We investigated the expression of transcripts coding MMP-2 and MMP-9 that degrade components of the extracellular matrix 34, VEGF-A that triggers neovascularization 35, TNF-α that contributes to all stages of the malignant process 36, STAT-1 that regulates major cellular events including tumorigenesis 37, MIA that is associated with progression and metastasis of malignant melanoma 38, and the housekeeping gene GAPDH as a control. Expression of various transcripts was investigated at 3-4 days post seeding of cells, since preliminary experiments indicated that expression of MMP-2 and MMP-9 mRNA is dependent on the cell density as it has been reported previously 39. Twenty-four hours after HB-19 treatment, the level of transcripts coding MMP-2, MMP-9, and TNF-α was markedly reduced in TIII cells at 10 μM HB-19, whereas these transcripts were completely abolished at 25 μM HB-19. This is a selective effect, since the expression of transcripts coding VEGF-A, STAT1, MIA, and GAPDH seemed not to be affected by HB-19 treatment (Figure 5A).
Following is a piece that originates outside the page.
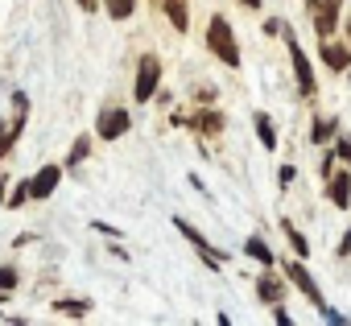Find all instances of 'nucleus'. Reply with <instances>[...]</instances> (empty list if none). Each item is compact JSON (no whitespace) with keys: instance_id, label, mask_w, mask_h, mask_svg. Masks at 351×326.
Returning a JSON list of instances; mask_svg holds the SVG:
<instances>
[{"instance_id":"nucleus-1","label":"nucleus","mask_w":351,"mask_h":326,"mask_svg":"<svg viewBox=\"0 0 351 326\" xmlns=\"http://www.w3.org/2000/svg\"><path fill=\"white\" fill-rule=\"evenodd\" d=\"M207 46H211V54L219 58V62H228V66H240V46H236V34H232V25H228V17H211V25H207Z\"/></svg>"},{"instance_id":"nucleus-2","label":"nucleus","mask_w":351,"mask_h":326,"mask_svg":"<svg viewBox=\"0 0 351 326\" xmlns=\"http://www.w3.org/2000/svg\"><path fill=\"white\" fill-rule=\"evenodd\" d=\"M285 277H289V285H298V289L306 293V301H310V305H314V310H318L326 322H343V318H339V314H335V310L322 301V289L314 285V277H310V268H306L302 260H289V264H285Z\"/></svg>"},{"instance_id":"nucleus-3","label":"nucleus","mask_w":351,"mask_h":326,"mask_svg":"<svg viewBox=\"0 0 351 326\" xmlns=\"http://www.w3.org/2000/svg\"><path fill=\"white\" fill-rule=\"evenodd\" d=\"M25 120H29V95L17 91V95H13V120H9V124H0V161L13 153L17 136L25 132Z\"/></svg>"},{"instance_id":"nucleus-4","label":"nucleus","mask_w":351,"mask_h":326,"mask_svg":"<svg viewBox=\"0 0 351 326\" xmlns=\"http://www.w3.org/2000/svg\"><path fill=\"white\" fill-rule=\"evenodd\" d=\"M281 34H285V46H289V62H293V75H298V91H302V95H314V71H310L306 50L298 46V34L285 29V25H281Z\"/></svg>"},{"instance_id":"nucleus-5","label":"nucleus","mask_w":351,"mask_h":326,"mask_svg":"<svg viewBox=\"0 0 351 326\" xmlns=\"http://www.w3.org/2000/svg\"><path fill=\"white\" fill-rule=\"evenodd\" d=\"M157 83H161V62H157V54H145V58H141V66H136L132 99H136V103H149V99L157 95Z\"/></svg>"},{"instance_id":"nucleus-6","label":"nucleus","mask_w":351,"mask_h":326,"mask_svg":"<svg viewBox=\"0 0 351 326\" xmlns=\"http://www.w3.org/2000/svg\"><path fill=\"white\" fill-rule=\"evenodd\" d=\"M128 128H132V112H124V108H108V112H99V120H95L99 140H120Z\"/></svg>"},{"instance_id":"nucleus-7","label":"nucleus","mask_w":351,"mask_h":326,"mask_svg":"<svg viewBox=\"0 0 351 326\" xmlns=\"http://www.w3.org/2000/svg\"><path fill=\"white\" fill-rule=\"evenodd\" d=\"M173 227H178V231H182V236H186V240L195 244V252H199V256H203V260H207L211 268H223V264H228V252L211 248V240H207V236H199V231H195V227H191L186 219H173Z\"/></svg>"},{"instance_id":"nucleus-8","label":"nucleus","mask_w":351,"mask_h":326,"mask_svg":"<svg viewBox=\"0 0 351 326\" xmlns=\"http://www.w3.org/2000/svg\"><path fill=\"white\" fill-rule=\"evenodd\" d=\"M306 5H310V13H314L318 38L326 42V38L335 34V25H339V5H343V0H306Z\"/></svg>"},{"instance_id":"nucleus-9","label":"nucleus","mask_w":351,"mask_h":326,"mask_svg":"<svg viewBox=\"0 0 351 326\" xmlns=\"http://www.w3.org/2000/svg\"><path fill=\"white\" fill-rule=\"evenodd\" d=\"M58 182H62V166H42L34 178H29V199H50L54 190H58Z\"/></svg>"},{"instance_id":"nucleus-10","label":"nucleus","mask_w":351,"mask_h":326,"mask_svg":"<svg viewBox=\"0 0 351 326\" xmlns=\"http://www.w3.org/2000/svg\"><path fill=\"white\" fill-rule=\"evenodd\" d=\"M326 190H330V203H335L339 211H347V207H351V174H347V170H330Z\"/></svg>"},{"instance_id":"nucleus-11","label":"nucleus","mask_w":351,"mask_h":326,"mask_svg":"<svg viewBox=\"0 0 351 326\" xmlns=\"http://www.w3.org/2000/svg\"><path fill=\"white\" fill-rule=\"evenodd\" d=\"M157 9L169 17V25L178 29V34L191 29V9H186V0H157Z\"/></svg>"},{"instance_id":"nucleus-12","label":"nucleus","mask_w":351,"mask_h":326,"mask_svg":"<svg viewBox=\"0 0 351 326\" xmlns=\"http://www.w3.org/2000/svg\"><path fill=\"white\" fill-rule=\"evenodd\" d=\"M322 62H326L330 71H347V66H351V50L326 38V42H322Z\"/></svg>"},{"instance_id":"nucleus-13","label":"nucleus","mask_w":351,"mask_h":326,"mask_svg":"<svg viewBox=\"0 0 351 326\" xmlns=\"http://www.w3.org/2000/svg\"><path fill=\"white\" fill-rule=\"evenodd\" d=\"M252 124H256V136L265 140V149H277V128H273V120H269L265 112H256V116H252Z\"/></svg>"},{"instance_id":"nucleus-14","label":"nucleus","mask_w":351,"mask_h":326,"mask_svg":"<svg viewBox=\"0 0 351 326\" xmlns=\"http://www.w3.org/2000/svg\"><path fill=\"white\" fill-rule=\"evenodd\" d=\"M256 293H261V301H273V305H277L281 293H285V285H281L277 277H261V281H256Z\"/></svg>"},{"instance_id":"nucleus-15","label":"nucleus","mask_w":351,"mask_h":326,"mask_svg":"<svg viewBox=\"0 0 351 326\" xmlns=\"http://www.w3.org/2000/svg\"><path fill=\"white\" fill-rule=\"evenodd\" d=\"M244 252H248V256H252V260H261V264H265V268H269V264H273V248H269V244H265V240H261V236H252V240H248V244H244Z\"/></svg>"},{"instance_id":"nucleus-16","label":"nucleus","mask_w":351,"mask_h":326,"mask_svg":"<svg viewBox=\"0 0 351 326\" xmlns=\"http://www.w3.org/2000/svg\"><path fill=\"white\" fill-rule=\"evenodd\" d=\"M54 310L62 314V318H87V301H79V297H62V301H54Z\"/></svg>"},{"instance_id":"nucleus-17","label":"nucleus","mask_w":351,"mask_h":326,"mask_svg":"<svg viewBox=\"0 0 351 326\" xmlns=\"http://www.w3.org/2000/svg\"><path fill=\"white\" fill-rule=\"evenodd\" d=\"M104 5H108V17L112 21H128L136 13V0H104Z\"/></svg>"},{"instance_id":"nucleus-18","label":"nucleus","mask_w":351,"mask_h":326,"mask_svg":"<svg viewBox=\"0 0 351 326\" xmlns=\"http://www.w3.org/2000/svg\"><path fill=\"white\" fill-rule=\"evenodd\" d=\"M281 227H285V236H289V248L298 252V260H306V256H310V244H306V236H302V231H298V227H293L289 219H285Z\"/></svg>"},{"instance_id":"nucleus-19","label":"nucleus","mask_w":351,"mask_h":326,"mask_svg":"<svg viewBox=\"0 0 351 326\" xmlns=\"http://www.w3.org/2000/svg\"><path fill=\"white\" fill-rule=\"evenodd\" d=\"M195 128H199V132H219V128H223V116H219V112H199V116H195Z\"/></svg>"},{"instance_id":"nucleus-20","label":"nucleus","mask_w":351,"mask_h":326,"mask_svg":"<svg viewBox=\"0 0 351 326\" xmlns=\"http://www.w3.org/2000/svg\"><path fill=\"white\" fill-rule=\"evenodd\" d=\"M335 132H339V120H314V132H310V136H314V145H322V140L335 136Z\"/></svg>"},{"instance_id":"nucleus-21","label":"nucleus","mask_w":351,"mask_h":326,"mask_svg":"<svg viewBox=\"0 0 351 326\" xmlns=\"http://www.w3.org/2000/svg\"><path fill=\"white\" fill-rule=\"evenodd\" d=\"M87 153H91V136H79V140H75V149H71V157H66V170H71V166H79Z\"/></svg>"},{"instance_id":"nucleus-22","label":"nucleus","mask_w":351,"mask_h":326,"mask_svg":"<svg viewBox=\"0 0 351 326\" xmlns=\"http://www.w3.org/2000/svg\"><path fill=\"white\" fill-rule=\"evenodd\" d=\"M0 289H5V293H13V289H17V268H9V264L0 268Z\"/></svg>"},{"instance_id":"nucleus-23","label":"nucleus","mask_w":351,"mask_h":326,"mask_svg":"<svg viewBox=\"0 0 351 326\" xmlns=\"http://www.w3.org/2000/svg\"><path fill=\"white\" fill-rule=\"evenodd\" d=\"M335 157H343V161H347V166H351V136H343V140L335 145Z\"/></svg>"},{"instance_id":"nucleus-24","label":"nucleus","mask_w":351,"mask_h":326,"mask_svg":"<svg viewBox=\"0 0 351 326\" xmlns=\"http://www.w3.org/2000/svg\"><path fill=\"white\" fill-rule=\"evenodd\" d=\"M25 199H29V182H25V186H17V190L9 195V207H21Z\"/></svg>"},{"instance_id":"nucleus-25","label":"nucleus","mask_w":351,"mask_h":326,"mask_svg":"<svg viewBox=\"0 0 351 326\" xmlns=\"http://www.w3.org/2000/svg\"><path fill=\"white\" fill-rule=\"evenodd\" d=\"M293 178H298V170H293V166H281V174H277V182H281V186H289Z\"/></svg>"},{"instance_id":"nucleus-26","label":"nucleus","mask_w":351,"mask_h":326,"mask_svg":"<svg viewBox=\"0 0 351 326\" xmlns=\"http://www.w3.org/2000/svg\"><path fill=\"white\" fill-rule=\"evenodd\" d=\"M273 318H277L281 326H289V322H293V318H289V310H281V301H277V314H273Z\"/></svg>"},{"instance_id":"nucleus-27","label":"nucleus","mask_w":351,"mask_h":326,"mask_svg":"<svg viewBox=\"0 0 351 326\" xmlns=\"http://www.w3.org/2000/svg\"><path fill=\"white\" fill-rule=\"evenodd\" d=\"M351 252V227H347V236H343V244H339V256H347Z\"/></svg>"},{"instance_id":"nucleus-28","label":"nucleus","mask_w":351,"mask_h":326,"mask_svg":"<svg viewBox=\"0 0 351 326\" xmlns=\"http://www.w3.org/2000/svg\"><path fill=\"white\" fill-rule=\"evenodd\" d=\"M79 9H83V13H95V9H99V0H79Z\"/></svg>"},{"instance_id":"nucleus-29","label":"nucleus","mask_w":351,"mask_h":326,"mask_svg":"<svg viewBox=\"0 0 351 326\" xmlns=\"http://www.w3.org/2000/svg\"><path fill=\"white\" fill-rule=\"evenodd\" d=\"M5 195H9V178H0V203H5Z\"/></svg>"},{"instance_id":"nucleus-30","label":"nucleus","mask_w":351,"mask_h":326,"mask_svg":"<svg viewBox=\"0 0 351 326\" xmlns=\"http://www.w3.org/2000/svg\"><path fill=\"white\" fill-rule=\"evenodd\" d=\"M240 5H244V9H261V0H240Z\"/></svg>"},{"instance_id":"nucleus-31","label":"nucleus","mask_w":351,"mask_h":326,"mask_svg":"<svg viewBox=\"0 0 351 326\" xmlns=\"http://www.w3.org/2000/svg\"><path fill=\"white\" fill-rule=\"evenodd\" d=\"M347 34H351V21H347Z\"/></svg>"},{"instance_id":"nucleus-32","label":"nucleus","mask_w":351,"mask_h":326,"mask_svg":"<svg viewBox=\"0 0 351 326\" xmlns=\"http://www.w3.org/2000/svg\"><path fill=\"white\" fill-rule=\"evenodd\" d=\"M0 318H5V314H0Z\"/></svg>"}]
</instances>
By quantitative RT-PCR, the reduction of transcripts coding MMP-2, MMP-9, and TNF-α was estimated to be > 90 and > 95% at 10 and 25 μM HB-19, respectively (data not shown). We next investigated the level of transcripts in HB-19 cultured TIII cells after twelve passages, and in such HB-19 precultured cells after further seven passages in the absence of HB-19. The expression of transcripts coding MMP-2, MMP-9, and TNF-α was selectively reduced in HB-19 cultured cells, whereas expression of the other genes was not significantly affected (Figure 5B). Interestingly, the expression of transcripts coding MMP-2, MMP-9, and TNF-α remained markedly reduced in HB-19 precultured TIII cells that were further passaged for 7-times in the absence of HB-19 (Figure 5C). Consistent with these in vitro results, the expression of transcripts coding MMP-2, MMP-9, and TNF-α is similarly inhibited in the melanoma tumors recovered from HB-19 treated RET mice. A typical example is presented in Figure 6 showing the expression of various genes in tumors recovered from HB-19 treated RET mice at the eye, ear and intraperitoneum compared to tumors recovered from control RET mice at similar locations, respectively.